— Try it —
Work through the listing below, copying each line that carries the word "species".

— Material provided —
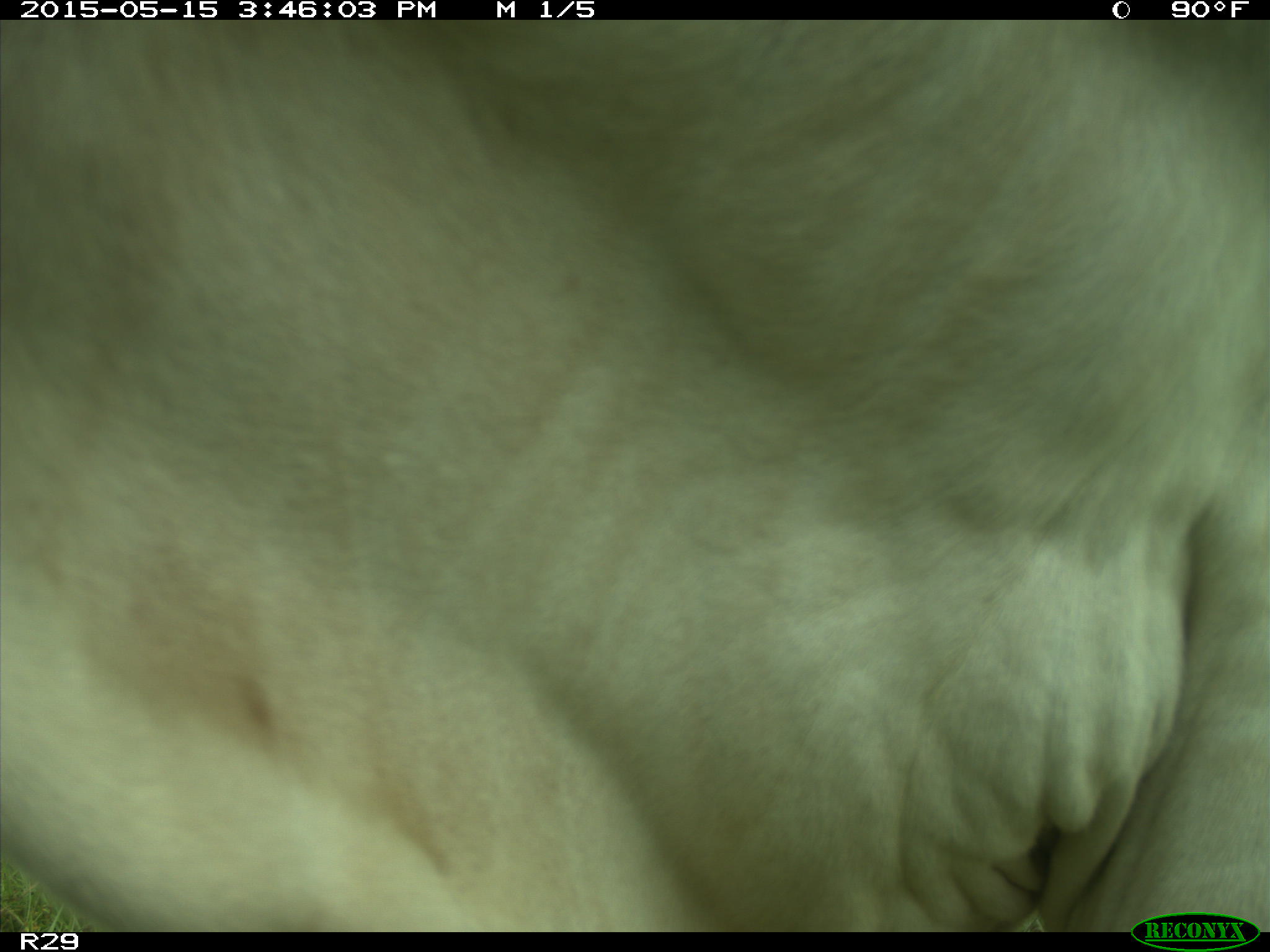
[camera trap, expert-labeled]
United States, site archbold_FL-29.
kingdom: Animalia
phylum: Chordata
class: Mammalia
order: Artiodactyla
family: Bovidae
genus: Bos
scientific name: Bos taurus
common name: domestic cow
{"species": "Bos taurus (domestic cow)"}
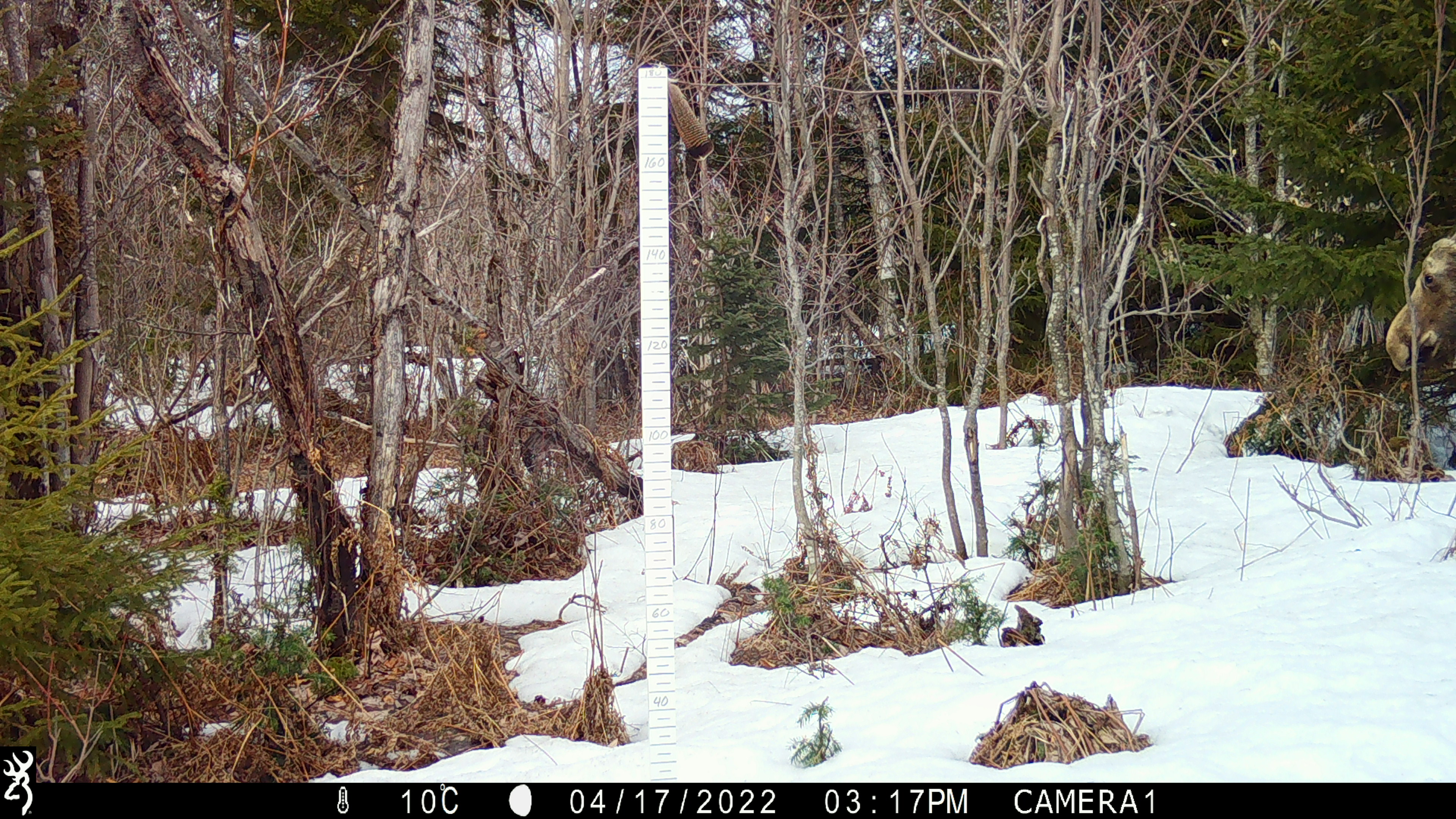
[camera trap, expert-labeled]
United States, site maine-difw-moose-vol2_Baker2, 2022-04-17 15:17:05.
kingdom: Animalia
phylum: Chordata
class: Mammalia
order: Artiodactyla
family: Cervidae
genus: Alces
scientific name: Alces alces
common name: moose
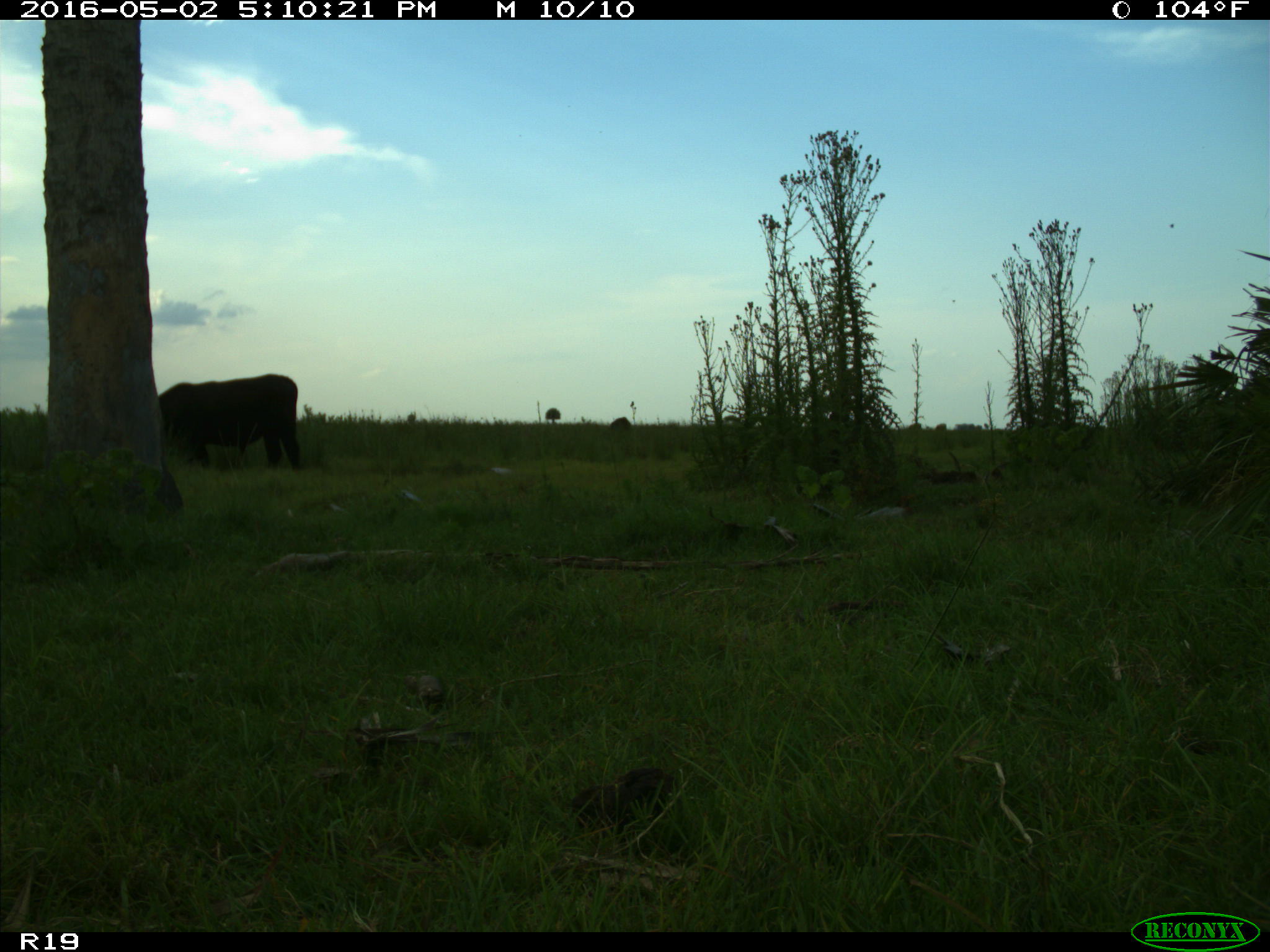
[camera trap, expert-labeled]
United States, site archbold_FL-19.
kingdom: Animalia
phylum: Chordata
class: Mammalia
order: Artiodactyla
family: Bovidae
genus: Bos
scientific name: Bos taurus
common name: domestic cow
Bos taurus (domestic cow).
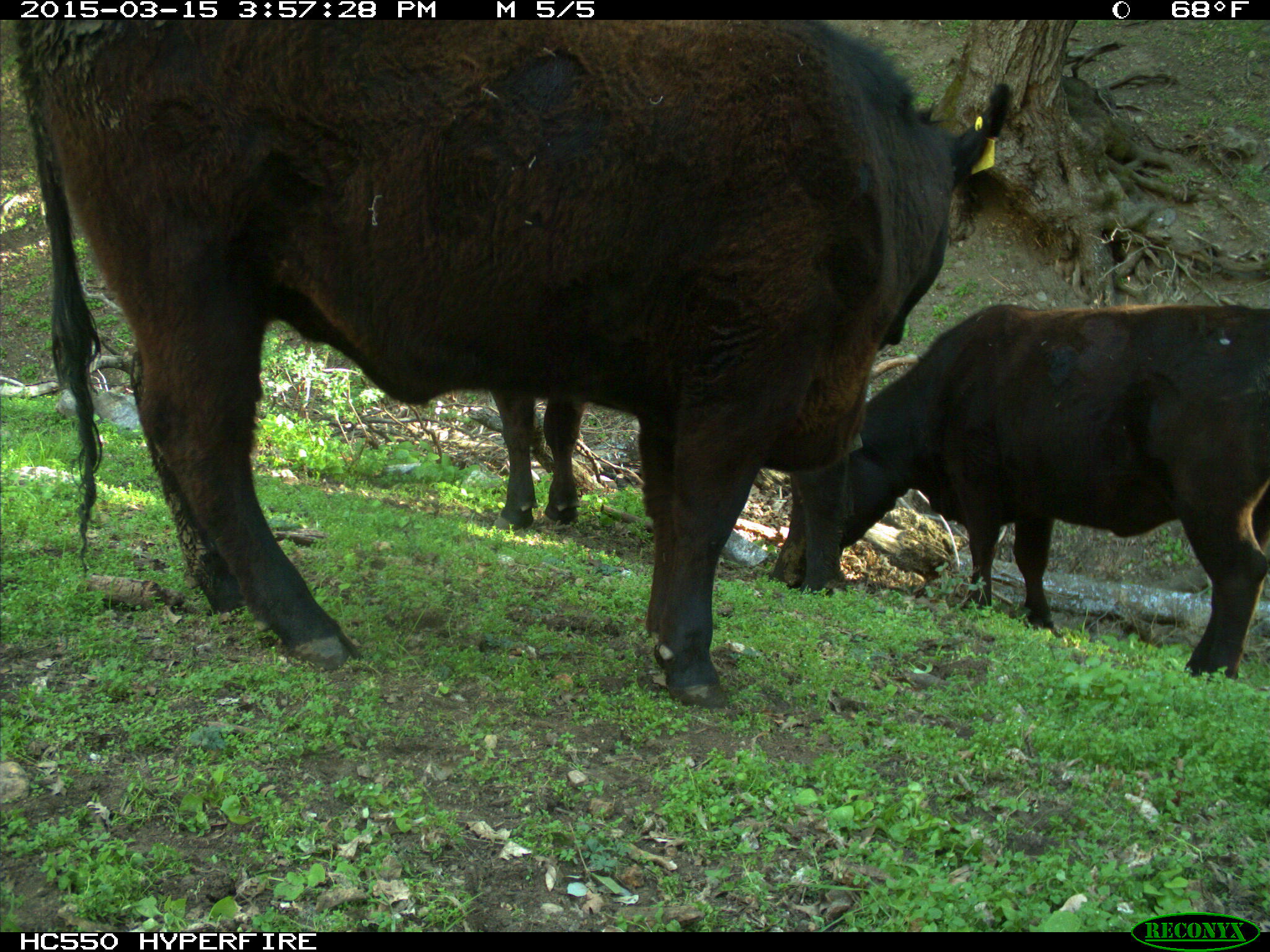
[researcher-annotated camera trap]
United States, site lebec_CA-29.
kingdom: Animalia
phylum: Chordata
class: Mammalia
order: Artiodactyla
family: Bovidae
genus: Bos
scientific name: Bos taurus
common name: domestic cow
Bos taurus (domestic cow).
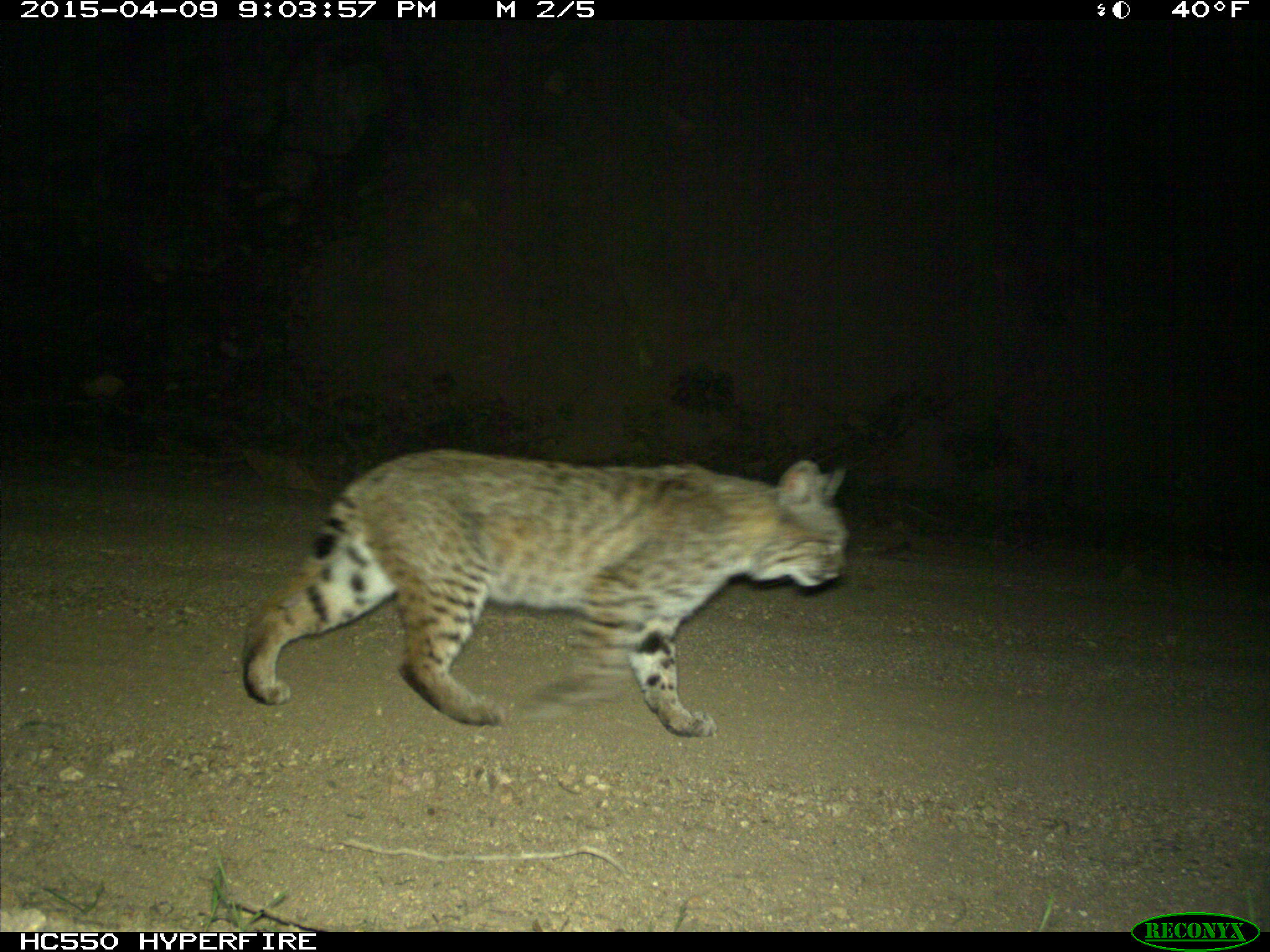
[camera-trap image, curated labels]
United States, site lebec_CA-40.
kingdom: Animalia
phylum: Chordata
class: Mammalia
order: Carnivora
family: Felidae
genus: Lynx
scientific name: Lynx rufus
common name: bobcat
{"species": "Lynx rufus (bobcat)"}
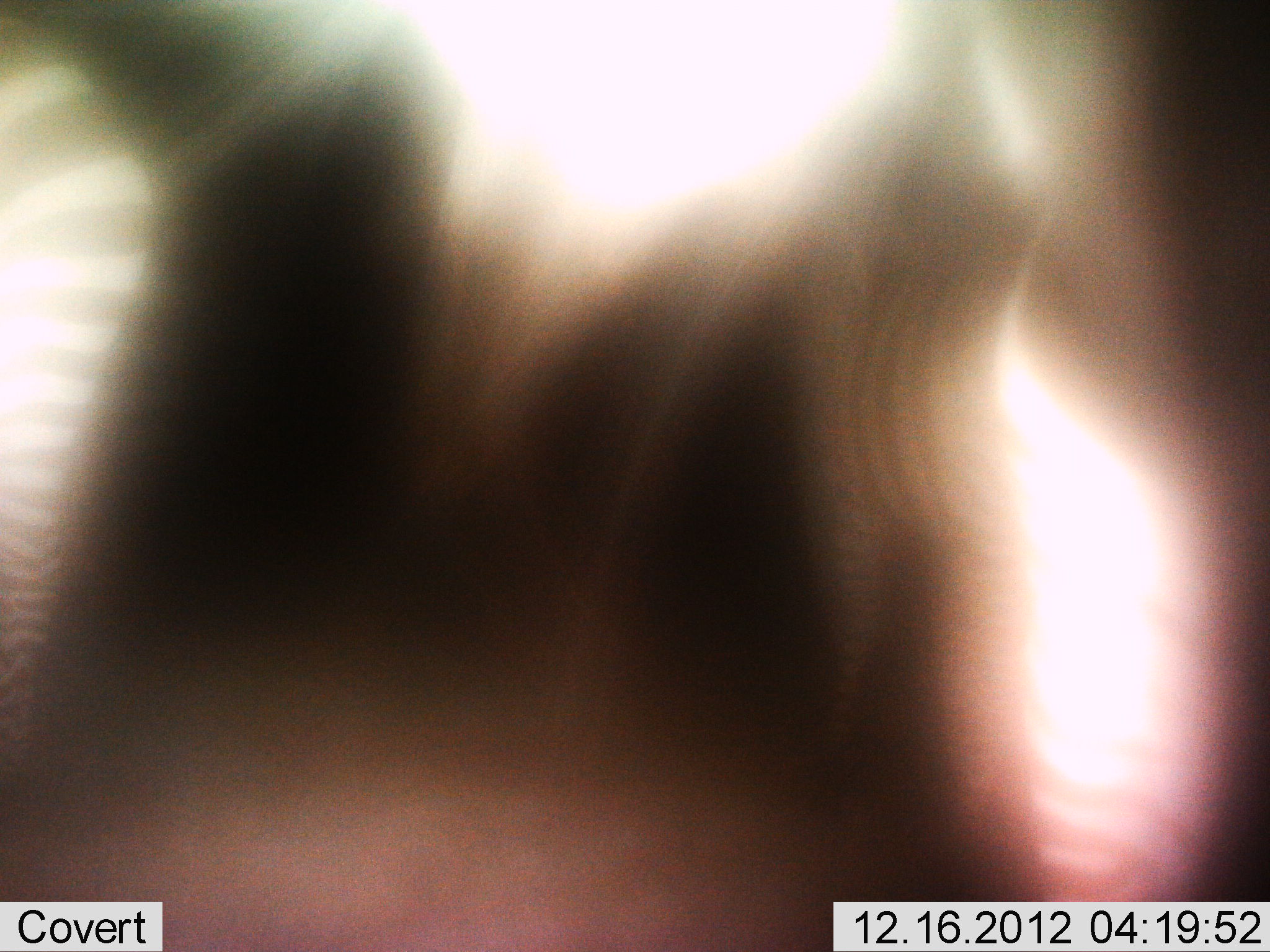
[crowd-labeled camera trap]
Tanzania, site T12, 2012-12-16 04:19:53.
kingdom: Animalia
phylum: Chordata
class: Mammalia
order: Perissodactyla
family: Equidae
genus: Equus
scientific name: Equus quagga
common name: plains zebra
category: zebra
Zebra (plains zebra) (Equus quagga), count 2. Behavior (volunteer vote fractions): standing 90%, resting 0%, moving 10%, interacting 0%. Young present (vote fraction): 0%. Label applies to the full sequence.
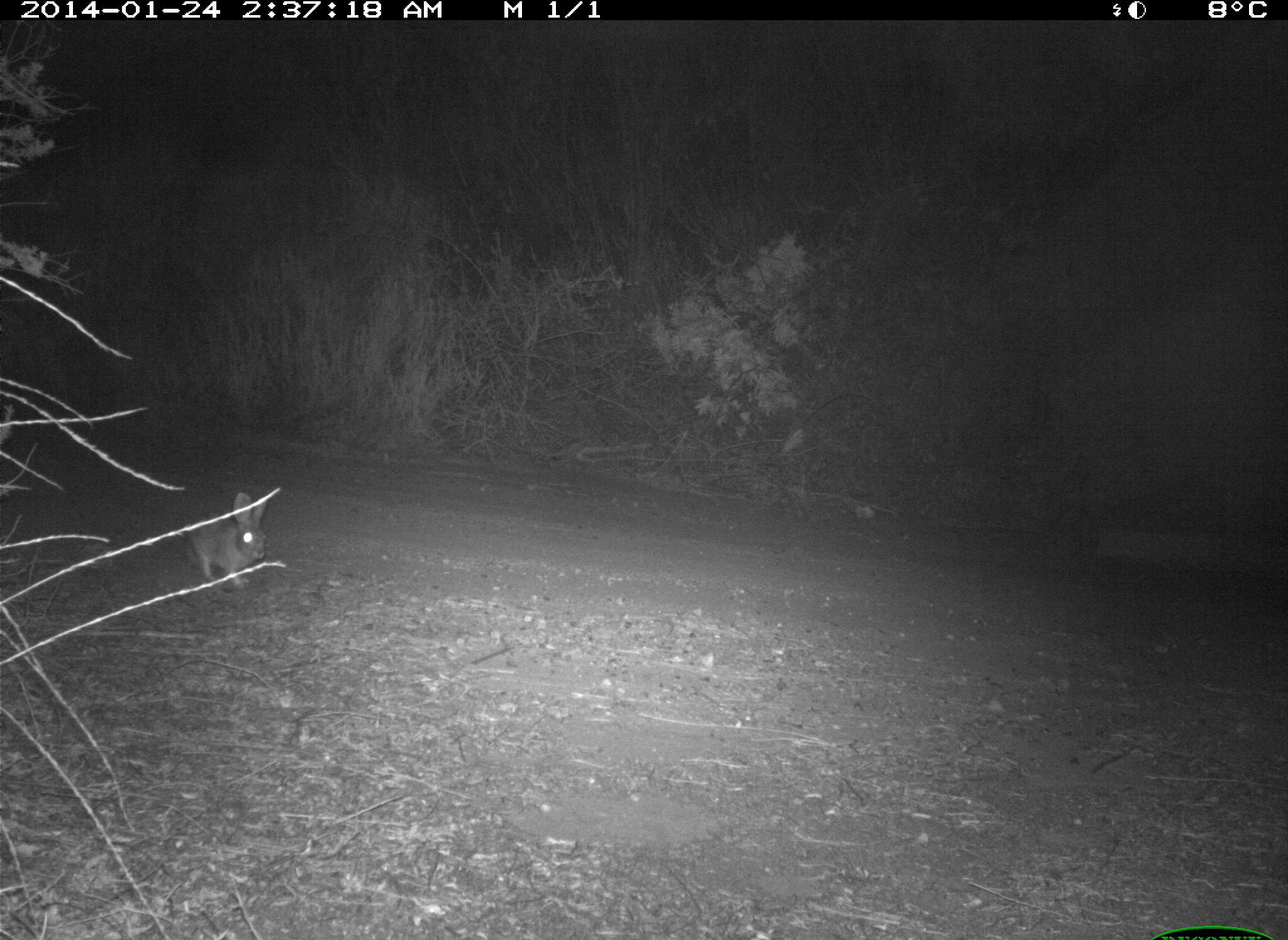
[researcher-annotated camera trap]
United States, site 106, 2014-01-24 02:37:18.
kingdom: Animalia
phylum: Chordata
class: Mammalia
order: Lagomorpha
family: Leporidae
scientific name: Leporidae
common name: rabbits and hares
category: rabbit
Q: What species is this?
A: Rabbit (rabbits and hares) (Leporidae).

— Task solution —
{"species": "Bos taurus (domestic cow)"}
{"species": "Lynx rufus (bobcat)"}
Q: What species is this?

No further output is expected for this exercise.